A new settlement has been reached in the 7-year-old Google Books (now known as Google Library Project) controversy, albeit a vague and probably minor one. This battle and its related lawsuits could go on for a generation and still not be resolved.
First - a quick recap. Google began a process of scanning millions of old books back in 2004. The idea was to create an enormous digital library, eventually including most books ever published. Anyone, in effect, would be able to access most of the older books held in virtually every library on earth from his/her own home. A research tool such as this would have been unimaginable a decade or two earlier.
However, books often come with copyrights. Only books published before 1923 are clearly out of copyright. Later ones may or may not be, more recent ones definitely are not. Google did not scan more recent books, but did scan many in that in-between, post-1923 area. Authors and publishers cried foul. It is a violation of copyright law to republish online others' books without their permission. They sued. After much wrangling, Google reached a settlement with author and publisher groups, one that allowed them to continue copying, and making a small “snippet” of text available for works still under copyright without the author or publisher's approval. The settlement provided that if the consumer wanted to see more than a “snippet,” they would have to pay. The copyright holders would receive 63% of the proceeds, Google the rest.
There was one problem with this settlement. It settled the dispute between Google and the largest author and publisher groups, but what Google was doing, copying books without copyright holders' permission in advance, was still considered to be a violation of copyright law. Authors not aligned with the Authors Guild, and various others, including the U.S. Department of Justice, sued to block the settlement.
Now, you may wonder why Google didn't just change its procedure to get the copyright holders' permission in advance. Well, just try to do that for the author of an obscure book published 80 years ago. That person undoubtedly died long ago. Who and where are the heirs whose permission must be sought? That is impossible to determine. Seeking permission in advance effectively means that many old books can never be made available online, even if the author or heirs couldn't care less. They were never to see another dime from these old books anyway. There are no winners from being a stickler here, just losers – the public.
To make a distressingly long story slightly shorter, the federal court struck down Google's settlement with the authors and publishers, whereupon the latter two immediately sued Google all over again. What a mess. Now we find that Google has again settled with the Association of American Publishers. How are they avoiding the problem with the last settlement? They haven't told us all of what's in this settlement.
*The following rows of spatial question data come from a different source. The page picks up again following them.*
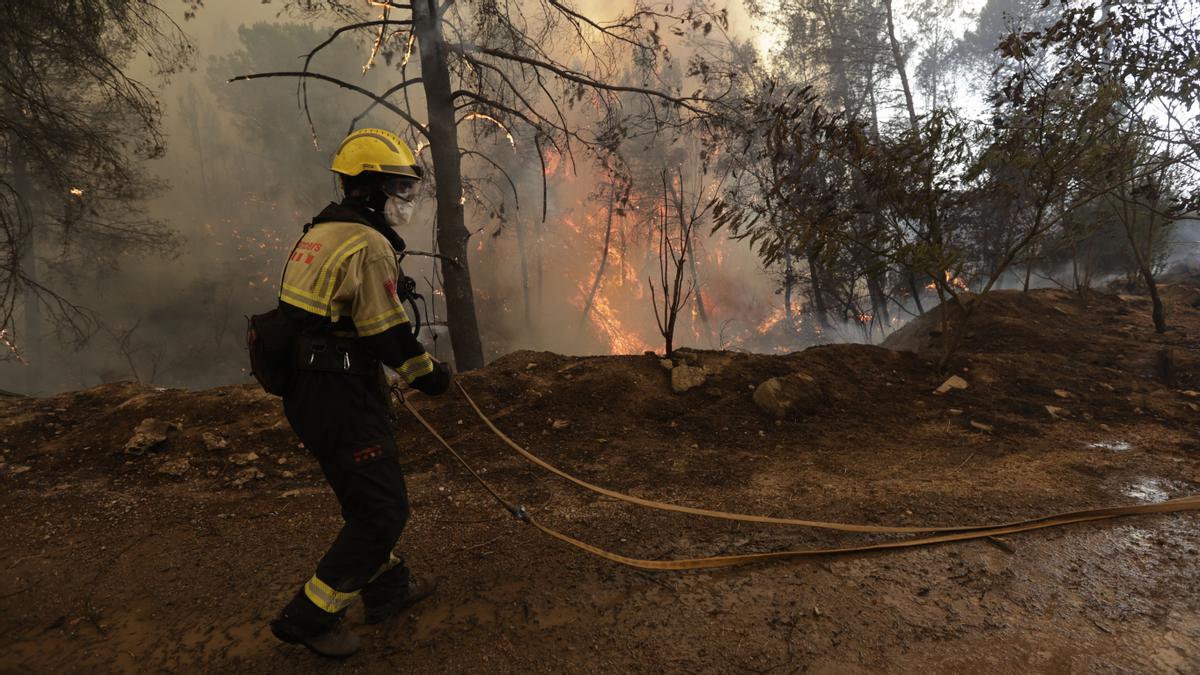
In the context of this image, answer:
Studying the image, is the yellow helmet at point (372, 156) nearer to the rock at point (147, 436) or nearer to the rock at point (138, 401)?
the rock at point (147, 436)

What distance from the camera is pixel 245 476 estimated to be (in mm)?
3791

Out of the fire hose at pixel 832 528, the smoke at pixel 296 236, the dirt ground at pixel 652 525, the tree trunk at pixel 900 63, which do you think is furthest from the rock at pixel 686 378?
the smoke at pixel 296 236

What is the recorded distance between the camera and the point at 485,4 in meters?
6.56

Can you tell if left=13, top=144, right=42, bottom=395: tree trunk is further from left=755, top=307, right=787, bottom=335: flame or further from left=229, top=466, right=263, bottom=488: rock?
left=755, top=307, right=787, bottom=335: flame

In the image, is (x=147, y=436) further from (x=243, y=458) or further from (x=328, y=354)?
(x=328, y=354)

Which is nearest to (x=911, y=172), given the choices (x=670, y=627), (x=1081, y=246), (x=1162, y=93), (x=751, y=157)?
(x=1162, y=93)

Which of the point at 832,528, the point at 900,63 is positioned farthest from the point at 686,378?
the point at 900,63

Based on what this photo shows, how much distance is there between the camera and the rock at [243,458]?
13.0ft

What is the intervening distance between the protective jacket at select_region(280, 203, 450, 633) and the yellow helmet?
9.4 inches

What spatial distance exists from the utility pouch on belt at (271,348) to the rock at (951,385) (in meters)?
5.75

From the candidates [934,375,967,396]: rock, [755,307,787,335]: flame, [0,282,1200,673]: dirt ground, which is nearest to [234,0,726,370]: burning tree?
[0,282,1200,673]: dirt ground

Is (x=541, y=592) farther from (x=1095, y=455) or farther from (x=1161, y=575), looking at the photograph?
(x=1095, y=455)

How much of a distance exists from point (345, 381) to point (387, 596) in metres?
1.00

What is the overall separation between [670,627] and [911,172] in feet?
16.9
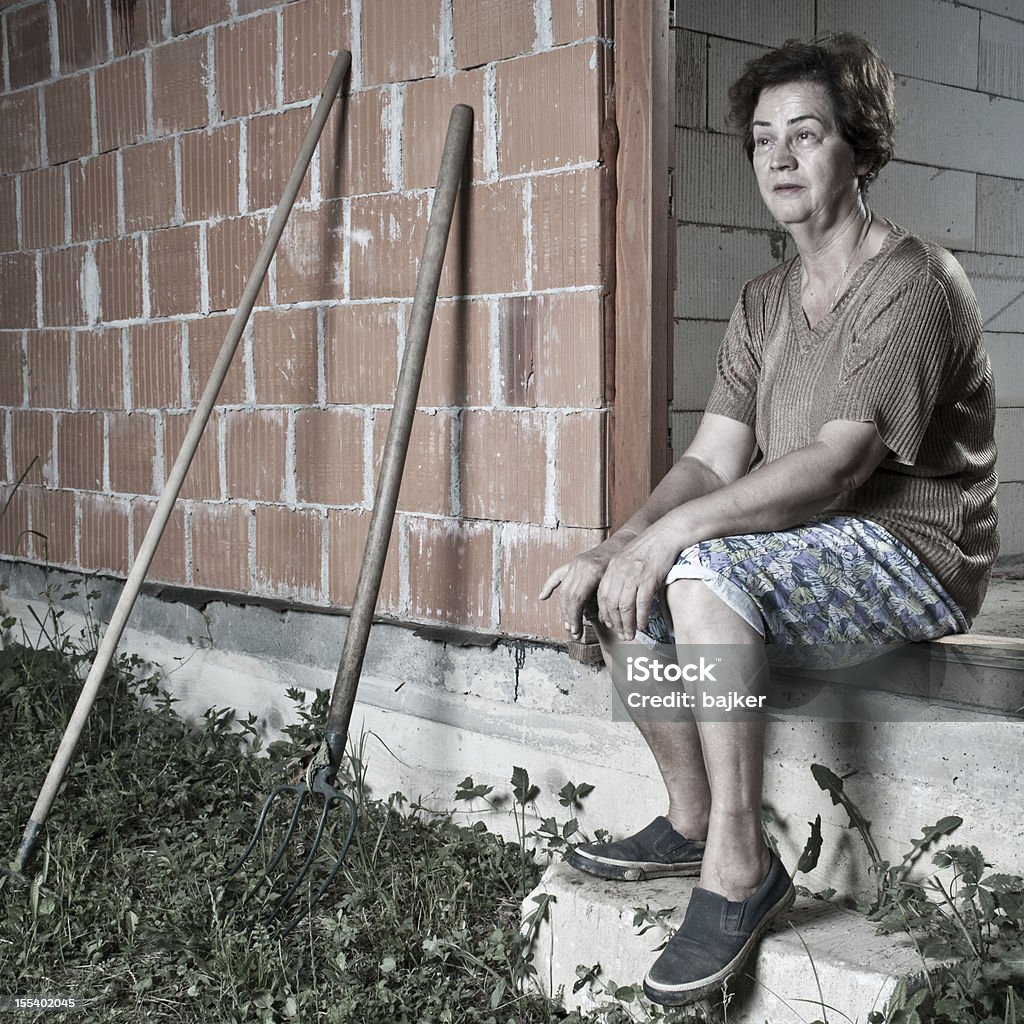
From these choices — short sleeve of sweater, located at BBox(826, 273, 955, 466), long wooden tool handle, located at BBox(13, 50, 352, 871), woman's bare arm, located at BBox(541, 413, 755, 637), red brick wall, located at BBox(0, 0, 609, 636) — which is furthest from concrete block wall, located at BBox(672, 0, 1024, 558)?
short sleeve of sweater, located at BBox(826, 273, 955, 466)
However, what we do know is that it applies to only five specific members of the AAP, who have granted Google permission in advance. That takes care of the permission problem. Another of the objections to the previous 63% agreement was the fear that it might lock Google's competitors out of the deal, since it granted only Google the right to offer “orphan books” (those whose copyright holders cannot be found). This settlement does not speak for the “orphans,” or anyone other than the named publishers. Indeed, it says, “Apart from the settlement, US publishers can continue to make individual agreements with Google for use of their other digitally-scanned works.” Of course, this assumes the publisher holds the copyright, not the author, as no authors or author groups are part of this settlement.
One nice thing about this agreement is that it allows Google to publish 20% of the text, rather than just a “snippet.” It can be hard to decipher whether a book has sufficient relevant information for your needs to make a purchase from one sentence. As to what the financial arrangements are, that is an unknown. The AAP statement concludes with, “Further terms of the agreement are confidential.”
There are a few alternate attempts to make digitized old books available to the public besides Google Library. The Internet Archive and HathiTrust are notable examples, though each specializes in clearly out of copyright books and have far fewer titles scanned. The Digital Public Library of America, formed at Harvard in 2010, seeks to be a larger force, but it has not yet begun to make books available. They hope to combine others' resources with their own to form a large database. They intend to start with the easy ones – out of copyright books. The next group would include the so-called “orphan books.” Still, they don't have a clear path to get around the legal hurdles, other than thinking maybe Congress will adjust the copyright law on behalf of a nonprofit organization. Perhaps, but I am dubious of the belief that Congress will respond more favorably to a nonprofit. Congress seems more prone to respond to bribes... let me rephrase that... Congress is more prone to respond to campaign contributions, and for-profit companies seem more likely to be able to grease those wheels.
Editor's Note: Andi Sporkin of the AAP has provided the following corrections to this article:
As the person who handled the media relations on the Google Books settlement, I wanted to advise you that several facts Mr. Stillman makes in his piece on the subject are incorrect. Among them: the settlement covers all 300+ AAP publisher members as well as publishers who belong to a number of designated US trade associations. Also, it is a private settlement between parties rather than a settlement of the lawsuit, so its terms would not be released publicly.